The group’s final results to end December 2013 showed multi-manager business Architas’ assets were up 13% to £12.8bn while Elevate saw a 41% rise in assets under management, from £5.3bn to £7.5bn.
AUM for Axa Wealth Specialist Products, including its Sipp, pension, onshore and offshore bonds held outside the wrap, and Corporate Trustee Investment Plans, were 11% higher, growing from £15.7bn to £17.4bn over the year.
Axa Wealth said 2013 had seen strong investment in its Elevate platform and extended the reach of its Architas multi-manager funds via agreements with other platforms.
Chief executive Mike Kellard said: “Confidence in the economy has increased and we have continued to outperform the market in terms of growth and last year’s results give us a strong basis from which to build. This is what 2014 will be about for us – leveraging our success and investing further to enhance our strategy of delivering flexible, functionally-rich yet straightforward investment platforms in the UK.”
Kellard added that the business was keen to understand investor behaviour and help tackle savings inertia, the complexity of financial jargon and consumer attitudes to accessing advice.

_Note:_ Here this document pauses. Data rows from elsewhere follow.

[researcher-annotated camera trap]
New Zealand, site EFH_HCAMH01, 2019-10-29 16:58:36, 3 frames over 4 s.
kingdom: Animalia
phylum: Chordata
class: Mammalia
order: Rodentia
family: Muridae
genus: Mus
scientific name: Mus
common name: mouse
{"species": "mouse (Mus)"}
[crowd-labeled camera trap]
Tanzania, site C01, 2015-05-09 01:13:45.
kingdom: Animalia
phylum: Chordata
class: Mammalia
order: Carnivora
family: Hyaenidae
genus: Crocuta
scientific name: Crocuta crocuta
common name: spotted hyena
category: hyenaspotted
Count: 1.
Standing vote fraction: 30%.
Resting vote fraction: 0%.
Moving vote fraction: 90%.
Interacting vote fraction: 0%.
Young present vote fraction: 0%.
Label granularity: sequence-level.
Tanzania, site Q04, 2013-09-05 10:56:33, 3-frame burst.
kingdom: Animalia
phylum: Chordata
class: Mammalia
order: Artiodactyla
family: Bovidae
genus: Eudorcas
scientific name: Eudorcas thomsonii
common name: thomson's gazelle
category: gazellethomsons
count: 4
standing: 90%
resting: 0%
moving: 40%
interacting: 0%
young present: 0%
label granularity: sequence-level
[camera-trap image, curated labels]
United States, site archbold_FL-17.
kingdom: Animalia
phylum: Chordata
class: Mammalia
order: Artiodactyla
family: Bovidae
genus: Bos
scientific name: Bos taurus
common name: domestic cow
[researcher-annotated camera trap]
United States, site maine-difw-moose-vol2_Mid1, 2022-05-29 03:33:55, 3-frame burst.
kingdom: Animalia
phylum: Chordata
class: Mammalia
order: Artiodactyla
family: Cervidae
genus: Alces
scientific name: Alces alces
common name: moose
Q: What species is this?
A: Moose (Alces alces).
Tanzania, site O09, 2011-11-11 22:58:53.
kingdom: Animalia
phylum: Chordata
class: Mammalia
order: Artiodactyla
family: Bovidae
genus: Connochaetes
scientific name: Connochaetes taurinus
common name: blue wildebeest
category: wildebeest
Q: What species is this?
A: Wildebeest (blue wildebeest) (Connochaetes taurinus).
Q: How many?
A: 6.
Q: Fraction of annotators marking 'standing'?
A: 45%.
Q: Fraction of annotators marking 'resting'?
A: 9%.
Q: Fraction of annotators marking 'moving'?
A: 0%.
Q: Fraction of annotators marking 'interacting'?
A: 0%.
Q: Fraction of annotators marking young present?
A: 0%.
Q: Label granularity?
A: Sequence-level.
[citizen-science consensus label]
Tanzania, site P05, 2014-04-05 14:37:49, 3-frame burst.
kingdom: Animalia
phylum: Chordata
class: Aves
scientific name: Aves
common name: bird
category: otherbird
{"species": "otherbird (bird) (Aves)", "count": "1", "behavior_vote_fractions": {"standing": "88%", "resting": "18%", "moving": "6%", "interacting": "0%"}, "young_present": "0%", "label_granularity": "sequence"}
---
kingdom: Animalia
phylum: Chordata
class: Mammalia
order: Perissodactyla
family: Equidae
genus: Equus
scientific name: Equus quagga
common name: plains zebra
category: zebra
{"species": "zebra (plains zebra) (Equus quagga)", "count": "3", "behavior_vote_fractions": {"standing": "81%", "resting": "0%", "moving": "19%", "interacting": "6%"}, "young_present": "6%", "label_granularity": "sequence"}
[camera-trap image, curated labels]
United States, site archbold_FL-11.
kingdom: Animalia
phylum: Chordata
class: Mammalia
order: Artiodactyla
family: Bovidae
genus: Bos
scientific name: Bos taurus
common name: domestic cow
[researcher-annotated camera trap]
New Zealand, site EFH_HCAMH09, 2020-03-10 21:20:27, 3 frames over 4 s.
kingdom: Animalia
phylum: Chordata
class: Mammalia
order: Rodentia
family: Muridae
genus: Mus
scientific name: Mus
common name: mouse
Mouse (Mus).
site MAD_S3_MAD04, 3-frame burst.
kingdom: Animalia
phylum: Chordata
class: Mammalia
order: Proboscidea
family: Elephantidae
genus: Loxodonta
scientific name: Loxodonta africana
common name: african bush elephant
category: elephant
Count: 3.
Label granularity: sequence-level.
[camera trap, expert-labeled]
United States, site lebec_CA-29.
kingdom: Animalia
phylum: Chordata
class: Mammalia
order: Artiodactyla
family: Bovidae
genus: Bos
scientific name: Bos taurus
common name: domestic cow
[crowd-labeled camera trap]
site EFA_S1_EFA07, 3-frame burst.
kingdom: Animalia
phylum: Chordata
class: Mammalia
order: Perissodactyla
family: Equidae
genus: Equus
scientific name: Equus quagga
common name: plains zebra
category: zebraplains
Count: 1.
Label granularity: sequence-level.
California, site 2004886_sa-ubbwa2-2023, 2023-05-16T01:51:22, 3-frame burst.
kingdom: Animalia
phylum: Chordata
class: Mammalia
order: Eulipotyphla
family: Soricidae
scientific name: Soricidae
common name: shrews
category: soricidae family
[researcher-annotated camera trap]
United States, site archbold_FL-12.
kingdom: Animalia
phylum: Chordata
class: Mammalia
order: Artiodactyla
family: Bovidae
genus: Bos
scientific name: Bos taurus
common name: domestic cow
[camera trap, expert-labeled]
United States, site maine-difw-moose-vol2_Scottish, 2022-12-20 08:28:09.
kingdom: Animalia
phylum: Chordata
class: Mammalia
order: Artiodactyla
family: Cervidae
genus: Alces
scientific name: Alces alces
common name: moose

He said Axa Wealth would be committing £120,000 through the Axa Research Fund into research at the London School of Economics to explore how individual behaviours drive consumers’ buying behaviour when it comes to financial products.
Meanwhile, Axa Investment Managers reported €547bn of global AUM at the end of 2013, up from €532bn last year. Net flows were up €12bn.
More details on Axa IM's funds business results will be published next month.